Voici mon dernier article pour le Figaro Vox.
« Je suis très heureux que les États membres de l’Union européenne soient parvenus aujourd’hui à un accord politique sur l’ouverture des négociations d’adhésion avec l’Albanie et la Macédoine du Nord […] Je félicite de tout cœur ces deux pays. Cela envoie également un message fort et clair aux Balkans occidentaux : votre avenir est dans l’UE ». Cette communication de M. Oliver Varhelyi, commissaire européen à l’Élargissement, diffusée sur Twitter à l’issue d’une réunion avec les ministres des États membres de l’Union européenne revêt une tonalité étrangement décalée, presque surréaliste.

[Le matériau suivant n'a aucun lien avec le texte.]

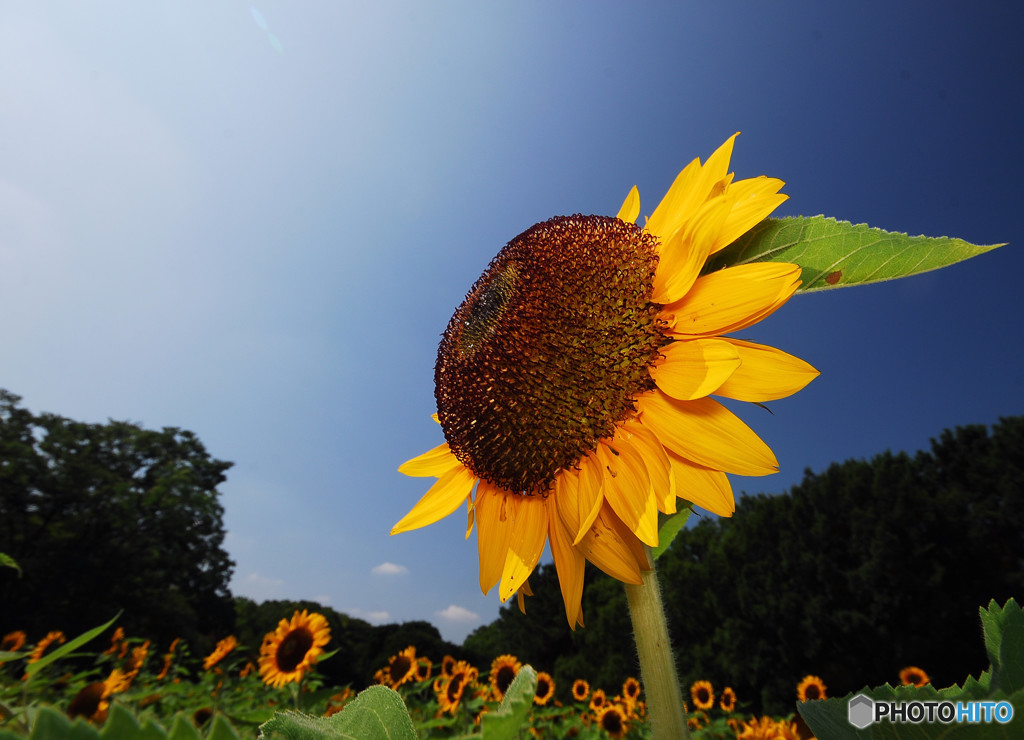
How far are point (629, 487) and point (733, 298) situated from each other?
425mm

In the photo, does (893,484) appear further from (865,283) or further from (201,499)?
(201,499)

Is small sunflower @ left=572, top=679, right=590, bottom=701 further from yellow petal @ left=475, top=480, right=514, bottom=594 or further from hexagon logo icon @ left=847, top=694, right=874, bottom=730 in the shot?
hexagon logo icon @ left=847, top=694, right=874, bottom=730

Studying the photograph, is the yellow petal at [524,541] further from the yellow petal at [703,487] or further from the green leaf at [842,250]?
the green leaf at [842,250]

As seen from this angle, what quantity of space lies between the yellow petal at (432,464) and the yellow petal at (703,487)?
0.69 m

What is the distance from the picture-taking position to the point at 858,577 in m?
19.7

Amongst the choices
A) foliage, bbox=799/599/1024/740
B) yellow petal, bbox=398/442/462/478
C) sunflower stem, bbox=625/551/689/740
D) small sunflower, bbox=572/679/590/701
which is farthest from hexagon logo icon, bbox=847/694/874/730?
small sunflower, bbox=572/679/590/701

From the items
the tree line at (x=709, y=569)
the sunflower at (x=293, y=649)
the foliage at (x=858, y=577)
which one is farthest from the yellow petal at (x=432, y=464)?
the foliage at (x=858, y=577)

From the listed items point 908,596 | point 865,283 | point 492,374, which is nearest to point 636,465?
point 492,374

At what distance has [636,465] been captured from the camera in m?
1.21

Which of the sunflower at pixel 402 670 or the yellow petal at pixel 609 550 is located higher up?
the sunflower at pixel 402 670

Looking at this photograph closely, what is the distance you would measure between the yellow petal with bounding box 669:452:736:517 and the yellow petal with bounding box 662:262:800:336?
0.89 feet

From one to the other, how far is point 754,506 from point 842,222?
26007 millimetres

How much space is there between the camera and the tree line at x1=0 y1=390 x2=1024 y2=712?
1922cm

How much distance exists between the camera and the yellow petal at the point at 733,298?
43.6 inches
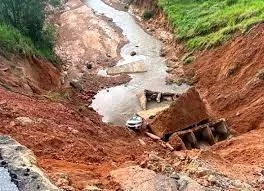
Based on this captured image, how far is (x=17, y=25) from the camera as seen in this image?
3538 centimetres

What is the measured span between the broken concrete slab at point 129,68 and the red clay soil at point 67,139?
13688 millimetres

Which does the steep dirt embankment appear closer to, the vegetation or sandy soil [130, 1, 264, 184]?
the vegetation

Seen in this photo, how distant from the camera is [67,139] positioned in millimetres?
18656

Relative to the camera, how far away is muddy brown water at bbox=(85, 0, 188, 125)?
3173 centimetres

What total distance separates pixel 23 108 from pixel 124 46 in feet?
79.7

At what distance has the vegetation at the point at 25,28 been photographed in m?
32.0

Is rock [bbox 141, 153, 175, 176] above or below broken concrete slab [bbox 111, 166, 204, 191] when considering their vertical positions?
above

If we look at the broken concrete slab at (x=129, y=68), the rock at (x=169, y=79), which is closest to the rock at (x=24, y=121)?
the rock at (x=169, y=79)

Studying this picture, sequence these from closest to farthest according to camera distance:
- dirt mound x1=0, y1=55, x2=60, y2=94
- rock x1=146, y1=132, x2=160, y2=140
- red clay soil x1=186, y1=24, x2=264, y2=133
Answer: rock x1=146, y1=132, x2=160, y2=140 → dirt mound x1=0, y1=55, x2=60, y2=94 → red clay soil x1=186, y1=24, x2=264, y2=133

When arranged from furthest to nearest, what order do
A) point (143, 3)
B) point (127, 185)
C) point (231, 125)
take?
1. point (143, 3)
2. point (231, 125)
3. point (127, 185)

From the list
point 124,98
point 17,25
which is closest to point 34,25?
point 17,25

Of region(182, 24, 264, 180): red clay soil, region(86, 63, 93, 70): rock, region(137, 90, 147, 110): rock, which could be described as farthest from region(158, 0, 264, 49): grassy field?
region(86, 63, 93, 70): rock

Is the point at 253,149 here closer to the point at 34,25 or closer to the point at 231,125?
the point at 231,125

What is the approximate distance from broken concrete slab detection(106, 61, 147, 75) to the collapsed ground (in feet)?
4.09
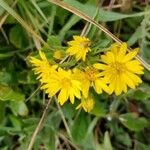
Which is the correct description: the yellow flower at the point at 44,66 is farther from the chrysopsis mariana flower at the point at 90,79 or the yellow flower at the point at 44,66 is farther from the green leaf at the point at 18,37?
the green leaf at the point at 18,37

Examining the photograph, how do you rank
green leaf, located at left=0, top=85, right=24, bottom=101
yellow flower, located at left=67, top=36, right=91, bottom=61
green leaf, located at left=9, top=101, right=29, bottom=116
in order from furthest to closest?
green leaf, located at left=9, top=101, right=29, bottom=116
green leaf, located at left=0, top=85, right=24, bottom=101
yellow flower, located at left=67, top=36, right=91, bottom=61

L’Europe est frappée de plein fouet par la pandémie de covid 19. Elle est la région du monde aujourd’hui la plus touchée. Les morts se comptent par milliers en Italie, en Espagne et en France, et l’épidémie progresse partout, y compris en Allemagne. Les frontières extérieures comme les frontières intérieures de l’Europe sont fermées, bouclées, verrouillées. Les populations sont confinées, astreintes à des mesures draconiennes, sans précédent dans l’histoire récente. Les économies européennes sont en cours d’écroulement, tandis que de gigantesques vagues de faillites, de licenciements, de chômage se profilent à l’horizon. La certitude de déficits publics abyssaux, le retour inévitable de la planche à billets et de l’inflation menacent de plein fouet la survie de de l’euro. Les dirigeants politiques parlent d’une véritable « guerre ». Les experts et les scientifiques se déchirent, alors que nulle part n’apparaît le bout du tunnel.
Depuis le début de cette crise, l’Union européenne s’est montrée étrangement absente, voire inexistante. Pire que tout, l’un des enseignements les plus dramatiques de cette tragédie est la disparition de toute solidarité entre les Etats-membres. Le phénomène avait déjà joué en 2015 lors de la crise des migrants où chacun avait joué sa carte individuelle. Aujourd’hui, face à la pandémie, cette carence fut encore plus flagrante. Dans la détresse, l’Italie a davantage compté sur l’aide de la Chine et la Russie que de ses partenaires européens. Il est inutile de se voiler la face : l’une des leçons essentielles de la pandémie du covid 19 est l’agonie, non pas des institutions de Bruxelles, qui survivront tant bien que mal à cette débâcle, pire, mais celle de l’idéal européen, celui de Jean Monnet, le rêve d’une « union toujours plus étroite entre les peuples », c’est-à-dire l’âme du projet européen.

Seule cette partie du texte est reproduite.